Brain tumors are rare and when combined with other nervous system tumors account for ~ 2% of all cancers; however, they are the second most common type of pediatric cancer and the leading cause of childhood cancer-related mortality. The etiology and molecular features of most pediatric brain tumors is poorly understood. Exposure to ionizing radiation and several inherited disorders are the only established risk factors for brain tumors, and these factors contribute to only a small proportion of cases. Thus, it has been suggested that brain tumorigenesis results from complex interactions between genetic and epigenetic variations in concert with exposure to environmental factors.
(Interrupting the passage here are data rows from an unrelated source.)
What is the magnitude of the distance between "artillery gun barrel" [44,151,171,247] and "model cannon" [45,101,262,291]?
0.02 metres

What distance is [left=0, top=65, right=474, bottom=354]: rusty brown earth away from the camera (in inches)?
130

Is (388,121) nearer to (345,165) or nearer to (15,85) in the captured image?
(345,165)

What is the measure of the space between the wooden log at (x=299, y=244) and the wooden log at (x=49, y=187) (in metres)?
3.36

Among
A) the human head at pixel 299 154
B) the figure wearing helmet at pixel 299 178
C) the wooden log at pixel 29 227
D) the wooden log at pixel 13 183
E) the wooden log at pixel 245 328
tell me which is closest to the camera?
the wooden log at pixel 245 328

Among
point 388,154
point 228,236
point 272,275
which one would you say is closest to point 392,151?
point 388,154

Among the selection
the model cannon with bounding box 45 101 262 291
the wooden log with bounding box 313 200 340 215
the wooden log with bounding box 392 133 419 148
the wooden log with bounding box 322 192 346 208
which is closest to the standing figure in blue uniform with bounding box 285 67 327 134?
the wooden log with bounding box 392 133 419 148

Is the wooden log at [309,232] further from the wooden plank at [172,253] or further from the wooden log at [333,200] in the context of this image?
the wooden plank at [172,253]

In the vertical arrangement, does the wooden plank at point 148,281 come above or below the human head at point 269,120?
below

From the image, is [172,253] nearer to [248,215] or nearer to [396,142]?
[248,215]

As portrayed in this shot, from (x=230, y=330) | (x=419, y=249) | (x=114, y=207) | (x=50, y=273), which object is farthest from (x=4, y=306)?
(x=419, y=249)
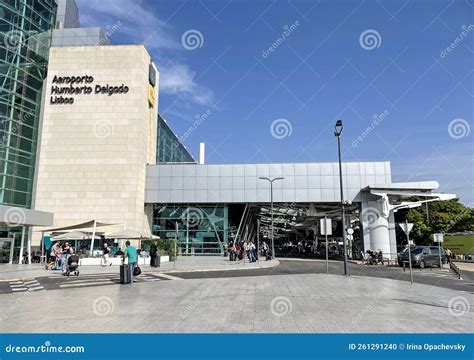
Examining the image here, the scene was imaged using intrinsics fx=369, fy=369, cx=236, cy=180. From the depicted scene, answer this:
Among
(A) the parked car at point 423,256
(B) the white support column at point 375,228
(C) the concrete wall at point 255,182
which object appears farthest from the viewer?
(C) the concrete wall at point 255,182

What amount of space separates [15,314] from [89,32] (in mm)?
37620

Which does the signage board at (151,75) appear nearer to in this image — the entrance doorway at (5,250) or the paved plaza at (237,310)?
the entrance doorway at (5,250)

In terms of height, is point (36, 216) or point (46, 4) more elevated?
point (46, 4)

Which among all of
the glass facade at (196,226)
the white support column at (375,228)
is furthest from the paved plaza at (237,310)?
the glass facade at (196,226)

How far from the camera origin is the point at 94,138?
3641cm

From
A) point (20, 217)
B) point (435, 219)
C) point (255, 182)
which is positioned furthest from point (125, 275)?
point (435, 219)

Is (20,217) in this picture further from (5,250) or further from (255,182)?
(255,182)

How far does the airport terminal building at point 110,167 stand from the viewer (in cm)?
3516

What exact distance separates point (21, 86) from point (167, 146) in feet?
69.4

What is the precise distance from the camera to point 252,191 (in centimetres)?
3919

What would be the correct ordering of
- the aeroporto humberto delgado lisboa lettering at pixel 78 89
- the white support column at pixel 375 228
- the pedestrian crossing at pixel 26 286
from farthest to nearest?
1. the aeroporto humberto delgado lisboa lettering at pixel 78 89
2. the white support column at pixel 375 228
3. the pedestrian crossing at pixel 26 286

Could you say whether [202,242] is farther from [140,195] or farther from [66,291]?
[66,291]

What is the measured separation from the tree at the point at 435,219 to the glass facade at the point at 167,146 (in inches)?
1306
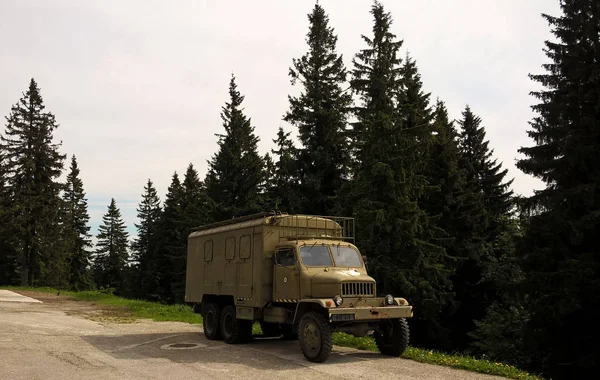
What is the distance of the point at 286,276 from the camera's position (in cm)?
1212

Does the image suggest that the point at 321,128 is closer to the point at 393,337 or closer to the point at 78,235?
the point at 393,337

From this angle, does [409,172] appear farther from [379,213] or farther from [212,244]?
[212,244]

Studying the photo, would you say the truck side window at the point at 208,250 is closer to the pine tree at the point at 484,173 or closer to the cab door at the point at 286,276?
the cab door at the point at 286,276

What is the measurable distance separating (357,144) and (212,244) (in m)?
14.7

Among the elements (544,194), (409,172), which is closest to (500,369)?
(544,194)

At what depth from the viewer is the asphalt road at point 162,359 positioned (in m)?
9.32

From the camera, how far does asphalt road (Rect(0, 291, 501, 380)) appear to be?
9.32m

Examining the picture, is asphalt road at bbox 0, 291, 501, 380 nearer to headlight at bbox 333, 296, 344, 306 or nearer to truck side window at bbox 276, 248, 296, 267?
headlight at bbox 333, 296, 344, 306

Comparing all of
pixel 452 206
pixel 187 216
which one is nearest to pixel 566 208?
pixel 452 206

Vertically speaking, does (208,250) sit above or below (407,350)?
above

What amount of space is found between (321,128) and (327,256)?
2202 cm

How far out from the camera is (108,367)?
1003cm

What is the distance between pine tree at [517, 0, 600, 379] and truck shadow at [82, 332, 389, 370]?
10118 mm

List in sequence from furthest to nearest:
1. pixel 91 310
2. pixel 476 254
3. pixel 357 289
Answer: pixel 476 254, pixel 91 310, pixel 357 289
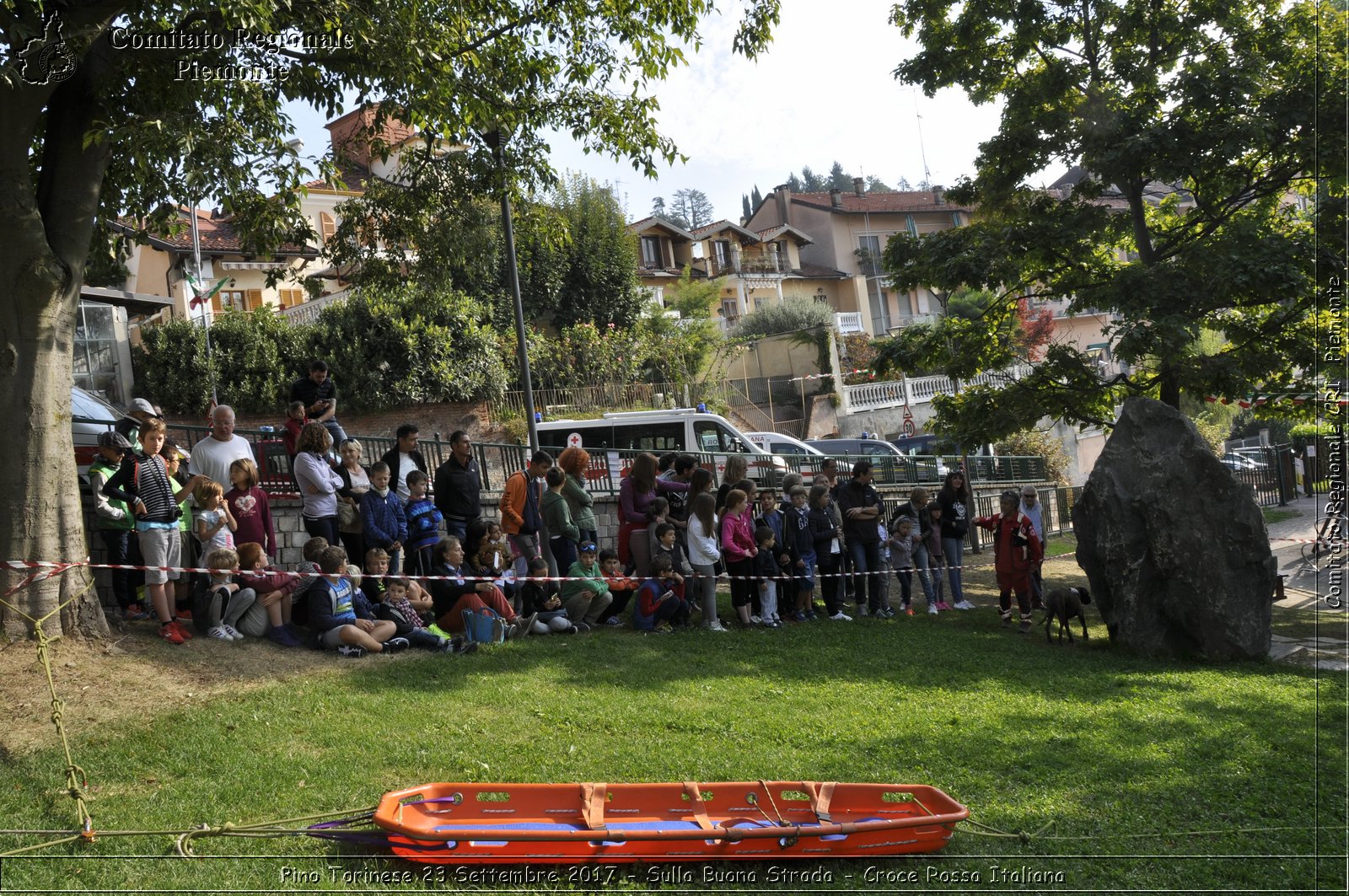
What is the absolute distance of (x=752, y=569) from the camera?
13.2 metres

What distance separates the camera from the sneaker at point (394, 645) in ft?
33.1

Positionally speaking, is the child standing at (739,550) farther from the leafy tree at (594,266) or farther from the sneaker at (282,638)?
the leafy tree at (594,266)

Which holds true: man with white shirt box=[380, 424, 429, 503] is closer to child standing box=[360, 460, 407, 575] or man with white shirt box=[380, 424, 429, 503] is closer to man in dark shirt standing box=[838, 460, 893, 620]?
child standing box=[360, 460, 407, 575]

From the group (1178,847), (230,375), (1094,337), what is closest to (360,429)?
(230,375)

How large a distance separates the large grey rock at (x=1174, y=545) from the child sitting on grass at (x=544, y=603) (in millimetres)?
6279

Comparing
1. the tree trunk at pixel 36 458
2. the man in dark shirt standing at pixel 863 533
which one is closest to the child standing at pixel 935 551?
the man in dark shirt standing at pixel 863 533

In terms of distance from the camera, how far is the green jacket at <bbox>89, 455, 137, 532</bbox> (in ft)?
31.8

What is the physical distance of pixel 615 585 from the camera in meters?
12.4

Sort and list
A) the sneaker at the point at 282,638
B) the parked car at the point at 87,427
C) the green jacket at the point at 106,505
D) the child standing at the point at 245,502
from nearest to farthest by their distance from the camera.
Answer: the green jacket at the point at 106,505, the sneaker at the point at 282,638, the child standing at the point at 245,502, the parked car at the point at 87,427

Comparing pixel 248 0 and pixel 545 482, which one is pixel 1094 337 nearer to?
pixel 545 482

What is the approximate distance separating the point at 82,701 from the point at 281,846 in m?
3.02

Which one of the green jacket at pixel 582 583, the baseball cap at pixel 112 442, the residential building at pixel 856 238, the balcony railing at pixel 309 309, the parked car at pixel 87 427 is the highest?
the residential building at pixel 856 238

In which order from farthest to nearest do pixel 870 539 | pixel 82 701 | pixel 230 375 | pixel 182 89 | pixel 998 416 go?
pixel 230 375 → pixel 998 416 → pixel 870 539 → pixel 182 89 → pixel 82 701

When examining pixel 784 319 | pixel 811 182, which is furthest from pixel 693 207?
pixel 784 319
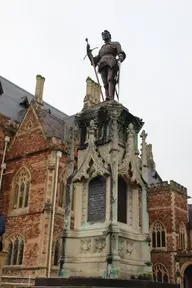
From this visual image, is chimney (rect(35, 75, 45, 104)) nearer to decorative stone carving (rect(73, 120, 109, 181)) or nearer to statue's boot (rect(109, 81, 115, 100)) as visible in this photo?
statue's boot (rect(109, 81, 115, 100))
Despite the extensive research, a small proportion of genetic variants contributing to the genetic architecture of brain tumors are detected. To date, the published genome-wide association studies (GWAS) on adult brain tumors have been largely conducted on pooled histological subtypes of glioma. However, recently it has been shown that of the currently identified variants, eleven single nucleotide polymorphisms (SNPs) were significantly associated with glioblastoma while eighteen SNPs showed significant associations with non-glioblastoma glioma . In addition, the role of genetic variation in pediatric brain tumor etiology is largely unknown. Currently, there are no published GWAS on pediatric brain tumors. Given the importance of identifying validated genetic associations for a better understanding of pediatric brain tumorigenesis, conducting GWAS is necessary and this topic merits further research.
The purpose of the project is to identify genetic variants of importance for pediatric brain tumor etiology and to investigate the potential similarities in etiological pathways between adult and pediatric brain tumors.